Saved data entries:
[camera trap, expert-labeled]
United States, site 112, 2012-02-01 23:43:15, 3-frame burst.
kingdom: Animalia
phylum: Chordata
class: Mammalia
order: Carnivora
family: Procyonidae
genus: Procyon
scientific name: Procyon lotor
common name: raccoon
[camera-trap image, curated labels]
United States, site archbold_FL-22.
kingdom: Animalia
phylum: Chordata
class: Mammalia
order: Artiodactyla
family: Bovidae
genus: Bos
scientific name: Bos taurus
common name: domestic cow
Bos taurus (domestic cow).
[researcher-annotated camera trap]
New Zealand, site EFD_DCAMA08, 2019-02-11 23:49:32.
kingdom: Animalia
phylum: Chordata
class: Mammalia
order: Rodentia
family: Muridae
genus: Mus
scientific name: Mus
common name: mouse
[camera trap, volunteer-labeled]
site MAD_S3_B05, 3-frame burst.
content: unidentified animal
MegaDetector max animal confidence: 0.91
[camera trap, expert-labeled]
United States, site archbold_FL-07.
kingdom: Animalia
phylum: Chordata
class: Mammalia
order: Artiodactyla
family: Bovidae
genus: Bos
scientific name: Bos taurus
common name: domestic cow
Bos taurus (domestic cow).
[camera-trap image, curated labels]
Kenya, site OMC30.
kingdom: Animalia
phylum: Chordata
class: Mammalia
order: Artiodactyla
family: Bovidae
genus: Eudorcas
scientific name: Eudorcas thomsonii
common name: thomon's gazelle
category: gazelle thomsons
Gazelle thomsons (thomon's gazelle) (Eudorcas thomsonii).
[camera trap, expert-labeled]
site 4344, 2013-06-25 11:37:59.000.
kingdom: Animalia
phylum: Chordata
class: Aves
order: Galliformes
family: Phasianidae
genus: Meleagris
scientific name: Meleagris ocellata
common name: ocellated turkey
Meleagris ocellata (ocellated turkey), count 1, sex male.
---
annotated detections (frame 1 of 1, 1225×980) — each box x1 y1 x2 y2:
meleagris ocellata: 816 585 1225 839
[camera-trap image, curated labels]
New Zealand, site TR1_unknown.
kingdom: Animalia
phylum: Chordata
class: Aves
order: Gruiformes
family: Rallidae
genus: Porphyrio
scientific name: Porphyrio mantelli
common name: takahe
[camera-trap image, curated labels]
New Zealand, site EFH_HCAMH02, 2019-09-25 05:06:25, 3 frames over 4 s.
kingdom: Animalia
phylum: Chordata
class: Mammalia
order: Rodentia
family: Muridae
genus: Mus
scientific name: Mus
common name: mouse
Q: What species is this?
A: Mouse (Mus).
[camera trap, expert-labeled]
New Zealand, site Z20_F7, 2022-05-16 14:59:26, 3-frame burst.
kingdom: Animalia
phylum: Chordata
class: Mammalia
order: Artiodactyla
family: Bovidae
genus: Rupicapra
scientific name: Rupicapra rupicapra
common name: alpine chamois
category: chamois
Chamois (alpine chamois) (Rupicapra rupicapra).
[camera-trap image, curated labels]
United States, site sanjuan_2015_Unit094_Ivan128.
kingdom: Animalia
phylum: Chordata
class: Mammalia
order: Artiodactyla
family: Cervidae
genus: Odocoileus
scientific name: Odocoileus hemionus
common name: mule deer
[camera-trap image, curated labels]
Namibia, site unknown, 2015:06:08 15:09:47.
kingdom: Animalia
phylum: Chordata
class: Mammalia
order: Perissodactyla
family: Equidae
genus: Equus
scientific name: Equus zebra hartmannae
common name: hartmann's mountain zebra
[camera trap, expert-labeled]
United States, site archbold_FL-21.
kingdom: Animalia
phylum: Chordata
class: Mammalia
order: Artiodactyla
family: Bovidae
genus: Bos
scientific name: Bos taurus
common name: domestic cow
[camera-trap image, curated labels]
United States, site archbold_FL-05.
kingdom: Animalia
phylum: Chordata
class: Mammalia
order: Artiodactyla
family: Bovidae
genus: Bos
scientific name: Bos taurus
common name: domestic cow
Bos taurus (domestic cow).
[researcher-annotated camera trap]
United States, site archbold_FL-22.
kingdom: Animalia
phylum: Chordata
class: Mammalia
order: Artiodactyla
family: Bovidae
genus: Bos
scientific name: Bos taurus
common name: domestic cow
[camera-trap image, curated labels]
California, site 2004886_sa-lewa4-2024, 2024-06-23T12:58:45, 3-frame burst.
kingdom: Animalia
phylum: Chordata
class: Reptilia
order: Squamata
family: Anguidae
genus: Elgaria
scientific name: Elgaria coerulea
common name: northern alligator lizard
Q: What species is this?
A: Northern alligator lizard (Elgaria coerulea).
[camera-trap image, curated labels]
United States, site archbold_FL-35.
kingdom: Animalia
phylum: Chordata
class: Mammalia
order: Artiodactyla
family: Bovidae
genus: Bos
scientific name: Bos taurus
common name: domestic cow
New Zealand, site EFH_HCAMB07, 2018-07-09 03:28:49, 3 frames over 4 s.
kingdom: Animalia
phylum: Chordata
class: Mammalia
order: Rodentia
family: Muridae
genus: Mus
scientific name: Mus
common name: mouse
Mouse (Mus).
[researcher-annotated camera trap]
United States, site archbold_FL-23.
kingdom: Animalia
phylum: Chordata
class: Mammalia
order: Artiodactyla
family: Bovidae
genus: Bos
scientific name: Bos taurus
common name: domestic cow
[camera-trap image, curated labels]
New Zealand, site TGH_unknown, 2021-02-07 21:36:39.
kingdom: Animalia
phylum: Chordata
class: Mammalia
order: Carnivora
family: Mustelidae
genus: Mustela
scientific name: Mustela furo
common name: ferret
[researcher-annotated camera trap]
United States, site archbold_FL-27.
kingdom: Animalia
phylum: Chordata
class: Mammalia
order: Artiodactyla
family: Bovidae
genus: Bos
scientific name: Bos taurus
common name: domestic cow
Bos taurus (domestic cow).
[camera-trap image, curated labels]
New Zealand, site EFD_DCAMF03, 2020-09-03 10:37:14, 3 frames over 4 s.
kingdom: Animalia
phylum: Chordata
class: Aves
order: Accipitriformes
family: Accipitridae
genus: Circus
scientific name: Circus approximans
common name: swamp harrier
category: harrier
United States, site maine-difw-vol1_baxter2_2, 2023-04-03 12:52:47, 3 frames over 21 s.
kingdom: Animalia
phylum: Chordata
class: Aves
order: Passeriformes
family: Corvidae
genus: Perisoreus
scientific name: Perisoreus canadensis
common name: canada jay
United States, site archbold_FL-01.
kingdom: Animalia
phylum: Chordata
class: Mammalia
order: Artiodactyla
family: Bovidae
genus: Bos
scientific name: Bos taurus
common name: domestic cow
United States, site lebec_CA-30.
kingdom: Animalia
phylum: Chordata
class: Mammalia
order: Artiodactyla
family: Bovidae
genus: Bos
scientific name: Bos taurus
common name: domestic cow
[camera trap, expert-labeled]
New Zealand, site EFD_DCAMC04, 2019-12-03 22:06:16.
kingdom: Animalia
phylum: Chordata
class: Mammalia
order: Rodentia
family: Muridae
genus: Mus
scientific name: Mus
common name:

> _Exercise goal_
Copy out the data exactly, keeping each line whole.

> _Task response_
[camera trap, expert-labeled]
United States, site 112, 2012-02-01 23:43:15, 3-frame burst.
kingdom: Animalia
phylum: Chordata
class: Mammalia
order: Carnivora
family: Procyonidae
genus: Procyon
scientific name: Procyon lotor
common name: raccoon
[camera-trap image, curated labels]
United States, site archbold_FL-22.
kingdom: Animalia
phylum: Chordata
class: Mammalia
order: Artiodactyla
family: Bovidae
genus: Bos
scientific name: Bos taurus
common name: domestic cow
Bos taurus (domestic cow).
[researcher-annotated camera trap]
New Zealand, site EFD_DCAMA08, 2019-02-11 23:49:32.
kingdom: Animalia
phylum: Chordata
class: Mammalia
order: Rodentia
family: Muridae
genus: Mus
scientific name: Mus
common name: mouse
[camera trap, volunteer-labeled]
site MAD_S3_B05, 3-frame burst.
content: unidentified animal
MegaDetector max animal confidence: 0.91
[camera trap, expert-labeled]
United States, site archbold_FL-07.
kingdom: Animalia
phylum: Chordata
class: Mammalia
order: Artiodactyla
family: Bovidae
genus: Bos
scientific name: Bos taurus
common name: domestic cow
Bos taurus (domestic cow).
[camera-trap image, curated labels]
Kenya, site OMC30.
kingdom: Animalia
phylum: Chordata
class: Mammalia
order: Artiodactyla
family: Bovidae
genus: Eudorcas
scientific name: Eudorcas thomsonii
common name: thomon's gazelle
category: gazelle thomsons
Gazelle thomsons (thomon's gazelle) (Eudorcas thomsonii).
[camera trap, expert-labeled]
site 4344, 2013-06-25 11:37:59.000.
kingdom: Animalia
phylum: Chordata
class: Aves
order: Galliformes
family: Phasianidae
genus: Meleagris
scientific name: Meleagris ocellata
common name: ocellated turkey
Meleagris ocellata (ocellated turkey), count 1, sex male.
---
annotated detections (frame 1 of 1, 1225×980) — each box x1 y1 x2 y2:
meleagris ocellata: 816 585 1225 839
[camera-trap image, curated labels]
New Zealand, site TR1_unknown.
kingdom: Animalia
phylum: Chordata
class: Aves
order: Gruiformes
family: Rallidae
genus: Porphyrio
scientific name: Porphyrio mantelli
common name: takahe
[camera-trap image, curated labels]
New Zealand, site EFH_HCAMH02, 2019-09-25 05:06:25, 3 frames over 4 s.
kingdom: Animalia
phylum: Chordata
class: Mammalia
order: Rodentia
family: Muridae
genus: Mus
scientific name: Mus
common name: mouse
Q: What species is this?
A: Mouse (Mus).
[camera trap, expert-labeled]
New Zealand, site Z20_F7, 2022-05-16 14:59:26, 3-frame burst.
kingdom: Animalia
phylum: Chordata
class: Mammalia
order: Artiodactyla
family: Bovidae
genus: Rupicapra
scientific name: Rupicapra rupicapra
common name: alpine chamois
category: chamois
Chamois (alpine chamois) (Rupicapra rupicapra).
[camera-trap image, curated labels]
United States, site sanjuan_2015_Unit094_Ivan128.
kingdom: Animalia
phylum: Chordata
class: Mammalia
order: Artiodactyla
family: Cervidae
genus: Odocoileus
scientific name: Odocoileus hemionus
common name: mule deer
[camera-trap image, curated labels]
Namibia, site unknown, 2015:06:08 15:09:47.
kingdom: Animalia
phylum: Chordata
class: Mammalia
order: Perissodactyla
family: Equidae
genus: Equus
scientific name: Equus zebra hartmannae
common name: hartmann's mountain zebra
[camera trap, expert-labeled]
United States, site archbold_FL-21.
kingdom: Animalia
phylum: Chordata
class: Mammalia
order: Artiodactyla
family: Bovidae
genus: Bos
scientific name: Bos taurus
common name: domestic cow
[camera-trap image, curated labels]
United States, site archbold_FL-05.
kingdom: Animalia
phylum: Chordata
class: Mammalia
order: Artiodactyla
family: Bovidae
genus: Bos
scientific name: Bos taurus
common name: domestic cow
Bos taurus (domestic cow).
[researcher-annotated camera trap]
United States, site archbold_FL-22.
kingdom: Animalia
phylum: Chordata
class: Mammalia
order: Artiodactyla
family: Bovidae
genus: Bos
scientific name: Bos taurus
common name: domestic cow
[camera-trap image, curated labels]
California, site 2004886_sa-lewa4-2024, 2024-06-23T12:58:45, 3-frame burst.
kingdom: Animalia
phylum: Chordata
class: Reptilia
order: Squamata
family: Anguidae
genus: Elgaria
scientific name: Elgaria coerulea
common name: northern alligator lizard
Q: What species is this?
A: Northern alligator lizard (Elgaria coerulea).
[camera-trap image, curated labels]
United States, site archbold_FL-35.
kingdom: Animalia
phylum: Chordata
class: Mammalia
order: Artiodactyla
family: Bovidae
genus: Bos
scientific name: Bos taurus
common name: domestic cow
New Zealand, site EFH_HCAMB07, 2018-07-09 03:28:49, 3 frames over 4 s.
kingdom: Animalia
phylum: Chordata
class: Mammalia
order: Rodentia
family: Muridae
genus: Mus
scientific name: Mus
common name: mouse
Mouse (Mus).
[researcher-annotated camera trap]
United States, site archbold_FL-23.
kingdom: Animalia
phylum: Chordata
class: Mammalia
order: Artiodactyla
family: Bovidae
genus: Bos
scientific name: Bos taurus
common name: domestic cow
[camera-trap image, curated labels]
New Zealand, site TGH_unknown, 2021-02-07 21:36:39.
kingdom: Animalia
phylum: Chordata
class: Mammalia
order: Carnivora
family: Mustelidae
genus: Mustela
scientific name: Mustela furo
common name: ferret
[researcher-annotated camera trap]
United States, site archbold_FL-27.
kingdom: Animalia
phylum: Chordata
class: Mammalia
order: Artiodactyla
family: Bovidae
genus: Bos
scientific name: Bos taurus
common name: domestic cow
Bos taurus (domestic cow).
[camera-trap image, curated labels]
New Zealand, site EFD_DCAMF03, 2020-09-03 10:37:14, 3 frames over 4 s.
kingdom: Animalia
phylum: Chordata
class: Aves
order: Accipitriformes
family: Accipitridae
genus: Circus
scientific name: Circus approximans
common name: swamp harrier
category: harrier
United States, site maine-difw-vol1_baxter2_2, 2023-04-03 12:52:47, 3 frames over 21 s.
kingdom: Animalia
phylum: Chordata
class: Aves
order: Passeriformes
family: Corvidae
genus: Perisoreus
scientific name: Perisoreus canadensis
common name: canada jay
United States, site archbold_FL-01.
kingdom: Animalia
phylum: Chordata
class: Mammalia
order: Artiodactyla
family: Bovidae
genus: Bos
scientific name: Bos taurus
common name: domestic cow
United States, site lebec_CA-30.
kingdom: Animalia
phylum: Chordata
class: Mammalia
order: Artiodactyla
family: Bovidae
genus: Bos
scientific name: Bos taurus
common name: domestic cow
[camera trap, expert-labeled]
New Zealand, site EFD_DCAMC04, 2019-12-03 22:06:16.
kingdom: Animalia
phylum: Chordata
class: Mammalia
order: Rodentia
family: Muridae
genus: Mus
scientific name: Mus
common name:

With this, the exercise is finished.